It helped somewhat that they had stormy weather along the way, so he had other things to do than banter with the woman. They had to seek harbor in Dyn?y and wait a few days. While they were anchored there, something happened that made Fru Sunniva seem less enticing to him.
Erlend and Ulf and a couple of the servants slept in the same cabin where she and her maids slept. One morning he was there alone, and Fru Sunniva had not yet gotten up. Then she called to him, saying that she had lost a gold ring in her bed. He had to agree to come and help her look for it. She was crawling around in bed on her knees, wearing only her shift. Now and then they would bump into each other, and every time they would both get a devilish glint in their eyes. Then she grabbed hold of him. And it’s true that his behavior had not been overly proper, either; time and place were both against him. But she was so bold and disgracefully willing that he grew suddenly cold. Blushing with shame, he turned away from that face, which had dissolved with laughter and wantonness. He tore himself away without further explanation and left; then he sent in Fru Sunniva’s maidservants to her.
No, by Satan, he was not some young pup who allowed himself to be caught in the bedstraw. It was one thing to seduce—but to be seduced was something else entirely. But he had to laugh; here he stood, having fled from a beautiful woman like Joseph the Hebrew. Yes, strange things happened both at sea and on land.
No, Fru Sunniva. No, he had to think of one woman—a woman that he knew. She had come to meet him in a hostel for wandering soldiers—and she came with as much chasteness and dignity as a royal maiden going to mass. In groves and in barns she had been his. God forgive him—he had forgotten her birthright and her honor; and she had forgotten them for his sake, but she hadn’t been able to fling them away. Her lineage was evident in her, even when she did not think of it.
God bless you, dear Kristin. So help me, God—I will keep the promise that I made to you in secret and at the church door, or I will never be a man. So be it.
Then Erlend had Fru Sunniva put ashore at Yrjar where she had kinsmen. And best of all, she didn’t seem overly angry when they parted. There had been no need for him to bow his head with a somber expression, like a monk; they had chased each other out over the oarlocks, as the saying goes. In parting, Erlend gave her several costly furs for a cloak, and she promised that one day he would see her wearing that cloak.

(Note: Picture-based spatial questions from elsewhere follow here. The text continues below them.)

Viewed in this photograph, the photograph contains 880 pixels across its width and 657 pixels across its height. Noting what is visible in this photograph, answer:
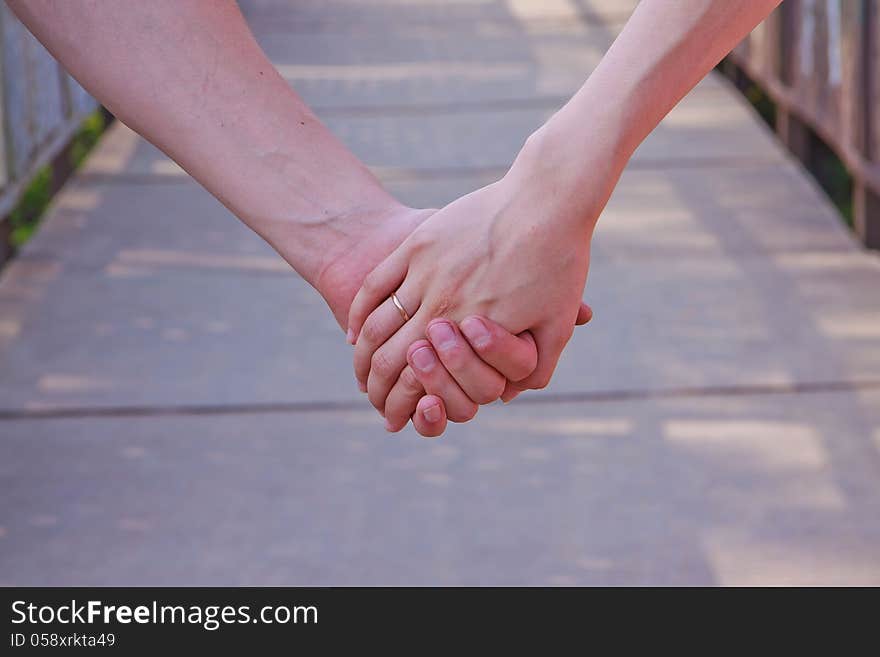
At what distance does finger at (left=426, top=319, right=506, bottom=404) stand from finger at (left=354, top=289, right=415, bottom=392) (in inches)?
2.6

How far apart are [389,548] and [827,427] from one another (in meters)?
1.17

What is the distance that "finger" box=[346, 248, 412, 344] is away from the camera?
2164 millimetres

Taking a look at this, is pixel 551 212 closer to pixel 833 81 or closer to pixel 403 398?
pixel 403 398

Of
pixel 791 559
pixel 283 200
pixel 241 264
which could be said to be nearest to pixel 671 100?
pixel 283 200

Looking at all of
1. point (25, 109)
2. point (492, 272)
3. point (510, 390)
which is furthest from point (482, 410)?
point (25, 109)

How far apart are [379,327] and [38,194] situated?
4032mm

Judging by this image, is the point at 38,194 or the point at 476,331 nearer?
the point at 476,331

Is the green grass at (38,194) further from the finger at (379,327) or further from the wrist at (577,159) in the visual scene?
the wrist at (577,159)

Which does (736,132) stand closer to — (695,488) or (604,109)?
(695,488)

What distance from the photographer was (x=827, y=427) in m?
3.53

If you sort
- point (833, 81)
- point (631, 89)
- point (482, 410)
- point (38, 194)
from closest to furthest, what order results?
point (631, 89) < point (482, 410) < point (833, 81) < point (38, 194)

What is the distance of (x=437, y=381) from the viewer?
2.17 meters

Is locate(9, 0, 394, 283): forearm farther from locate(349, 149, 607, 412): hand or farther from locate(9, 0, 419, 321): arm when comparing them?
locate(349, 149, 607, 412): hand

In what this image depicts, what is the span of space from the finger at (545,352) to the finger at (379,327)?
0.20 m
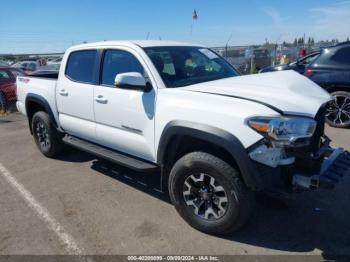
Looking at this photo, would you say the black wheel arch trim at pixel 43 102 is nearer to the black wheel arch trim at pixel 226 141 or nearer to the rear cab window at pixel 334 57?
the black wheel arch trim at pixel 226 141

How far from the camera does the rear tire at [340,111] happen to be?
23.6 ft

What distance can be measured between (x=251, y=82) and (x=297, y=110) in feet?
2.50

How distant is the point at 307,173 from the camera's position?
3080mm

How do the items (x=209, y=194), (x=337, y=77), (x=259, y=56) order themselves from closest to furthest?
(x=209, y=194)
(x=337, y=77)
(x=259, y=56)

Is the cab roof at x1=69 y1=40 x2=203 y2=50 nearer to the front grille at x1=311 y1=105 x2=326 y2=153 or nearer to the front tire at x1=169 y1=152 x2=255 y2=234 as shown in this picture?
the front tire at x1=169 y1=152 x2=255 y2=234

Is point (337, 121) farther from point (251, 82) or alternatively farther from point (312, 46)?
point (312, 46)

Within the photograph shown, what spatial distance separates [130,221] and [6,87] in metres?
10.6

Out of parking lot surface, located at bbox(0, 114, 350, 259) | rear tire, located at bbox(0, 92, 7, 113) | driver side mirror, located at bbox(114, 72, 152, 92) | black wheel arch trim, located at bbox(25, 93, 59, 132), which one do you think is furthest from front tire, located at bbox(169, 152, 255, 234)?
rear tire, located at bbox(0, 92, 7, 113)

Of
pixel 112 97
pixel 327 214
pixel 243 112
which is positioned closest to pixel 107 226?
pixel 112 97

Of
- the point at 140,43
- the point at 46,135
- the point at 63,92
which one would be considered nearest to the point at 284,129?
the point at 140,43

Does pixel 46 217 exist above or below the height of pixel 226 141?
below

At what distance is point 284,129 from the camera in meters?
2.92

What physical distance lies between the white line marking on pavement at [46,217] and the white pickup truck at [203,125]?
95 cm

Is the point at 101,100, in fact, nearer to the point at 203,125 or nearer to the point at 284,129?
the point at 203,125
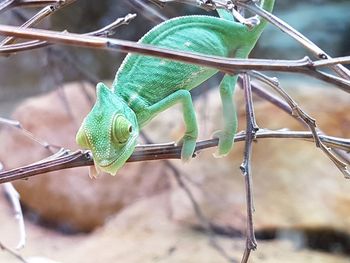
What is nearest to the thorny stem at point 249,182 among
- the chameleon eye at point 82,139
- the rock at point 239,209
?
the chameleon eye at point 82,139

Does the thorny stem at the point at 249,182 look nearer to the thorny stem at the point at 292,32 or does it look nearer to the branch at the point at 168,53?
the thorny stem at the point at 292,32

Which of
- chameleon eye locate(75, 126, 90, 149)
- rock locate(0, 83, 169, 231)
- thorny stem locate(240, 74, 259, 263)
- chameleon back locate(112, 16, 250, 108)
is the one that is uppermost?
chameleon back locate(112, 16, 250, 108)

They would surely meet again. Poor thing, her husband was sickly and no longer young.
But Erlend was glad to come home to his wife with nothing on his conscience that he would have to conceal from her, and he was proud of his own newly tested steadfastness. He was quite giddy and wild with longing for Kristin. She was the sweetest and loveliest rose and lily—and she was his!
Kristin came out to the skerries to meet him when Erlend anchored at Birgsi. Fishermen had brought word to Vigg that Margygren had been seen near Yrjar. She had brought along her two eldest sons and Margret, and back home at Husaby a feast was being prepared for friends and kinsmen to celebrate Erlend’s homecoming.
She had grown so beautiful that it took Erlend’s breath away when he saw her. But she had changed. The girlish demeanor which had returned each time she had recovered from a childbirth—the frail and delicate nunlike face beneath the wimple of a married woman—was now gone. She was a blossoming young woman and mother. Her cheeks were round and a healthy pink, framed by the white wimple; her breasts were high and firm, covered with glittering chains and brooches. Her hips were rounder and wider, soft beneath the belt bearing her ring of keys and the gilded sheath holding her scissors and knife. Oh yes, she had grown even more lovely. She didn’t look as if she might be easily carried off to heaven as she had before. Even her large, slender hands had grown fuller and whiter.
They stayed at Vigg that night, in the abbot’s house. And this time it was a young, flushed, and happy Kristin, gentle and glowing with joy, who rode with Erlend to the celebration at Husaby when they set off for home the next day.
There were so many important matters that she had to speak with her husband about when he came home. There were hundreds of things about the children, about her worries for Margret, and about her plans to set the estates back on their feet. But all this was swallowed up in the festivities.
They went from one banquet to another, and she accompanied the new sheriff on his rounds. Erlend now had more men serving at Husaby. Messages and letters flew between him and his subordinates and envoys. Erlend was full of high spirits and merriment. Why shouldn’t he be a capable sheriff? He who had beat his head against nearly every barrier of Norwegian law and Christian commandment. Such things were well learned and not easily forgotten. The man was quick-witted and he had been taught well in his youth. Now all this became apparent in him again. He grew accustomed to reading letters himself, and he had acquired an Icelander as his scribe. In the past, Erlend had put his seal on everything that was read aloud to him, barely casting a glance at even a single line—this is what Kristin had discovered during the two years in which she had become familiar with all the papers she found in his chests of letters.